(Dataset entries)
★ ★ ★
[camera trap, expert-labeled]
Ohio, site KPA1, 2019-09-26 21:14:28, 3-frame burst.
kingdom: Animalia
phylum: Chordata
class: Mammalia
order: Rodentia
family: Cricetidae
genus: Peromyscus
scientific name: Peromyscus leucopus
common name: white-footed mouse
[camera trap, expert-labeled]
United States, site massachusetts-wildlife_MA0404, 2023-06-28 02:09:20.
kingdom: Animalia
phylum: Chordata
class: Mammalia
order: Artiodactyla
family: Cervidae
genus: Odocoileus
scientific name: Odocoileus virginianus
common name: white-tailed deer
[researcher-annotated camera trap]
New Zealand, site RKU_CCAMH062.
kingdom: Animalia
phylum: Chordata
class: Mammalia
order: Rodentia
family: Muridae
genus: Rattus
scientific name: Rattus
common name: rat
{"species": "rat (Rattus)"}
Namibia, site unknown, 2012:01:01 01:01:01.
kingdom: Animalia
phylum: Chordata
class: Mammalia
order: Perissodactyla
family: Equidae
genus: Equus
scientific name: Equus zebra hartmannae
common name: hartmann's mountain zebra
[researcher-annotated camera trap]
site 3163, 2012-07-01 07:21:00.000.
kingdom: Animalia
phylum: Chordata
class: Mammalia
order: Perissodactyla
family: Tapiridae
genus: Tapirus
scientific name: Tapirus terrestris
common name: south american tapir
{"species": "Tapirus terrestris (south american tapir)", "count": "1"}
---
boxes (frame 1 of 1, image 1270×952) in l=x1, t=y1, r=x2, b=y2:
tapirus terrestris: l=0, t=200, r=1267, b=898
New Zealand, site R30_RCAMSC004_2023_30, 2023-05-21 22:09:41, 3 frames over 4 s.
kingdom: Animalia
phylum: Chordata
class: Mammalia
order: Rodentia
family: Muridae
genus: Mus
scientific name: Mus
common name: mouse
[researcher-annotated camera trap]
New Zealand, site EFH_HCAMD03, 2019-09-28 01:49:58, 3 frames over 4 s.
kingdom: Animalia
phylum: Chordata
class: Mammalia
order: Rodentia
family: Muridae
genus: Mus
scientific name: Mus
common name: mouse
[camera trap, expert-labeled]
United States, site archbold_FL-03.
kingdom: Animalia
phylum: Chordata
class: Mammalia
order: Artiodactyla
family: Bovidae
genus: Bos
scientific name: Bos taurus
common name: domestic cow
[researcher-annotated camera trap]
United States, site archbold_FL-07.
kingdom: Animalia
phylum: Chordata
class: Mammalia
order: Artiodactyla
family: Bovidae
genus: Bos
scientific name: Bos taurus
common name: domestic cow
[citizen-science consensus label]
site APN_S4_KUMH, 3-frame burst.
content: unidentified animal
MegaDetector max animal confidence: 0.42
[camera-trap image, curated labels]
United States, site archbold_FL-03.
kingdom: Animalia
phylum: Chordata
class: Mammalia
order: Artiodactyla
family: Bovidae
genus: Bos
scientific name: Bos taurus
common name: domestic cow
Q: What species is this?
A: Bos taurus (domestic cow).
★ ★ ★
■ REQUIREMENT
The line containing "content: unidentified animal" marks the start; retype it and each line after it through the end of the records above, exactly.

■ RESULT FOR THIS TASK
content: unidentified animal
MegaDetector max animal confidence: 0.42
[camera-trap image, curated labels]
United States, site archbold_FL-03.
kingdom: Animalia
phylum: Chordata
class: Mammalia
order: Artiodactyla
family: Bovidae
genus: Bos
scientific name: Bos taurus
common name: domestic cow
Q: What species is this?
A: Bos taurus (domestic cow).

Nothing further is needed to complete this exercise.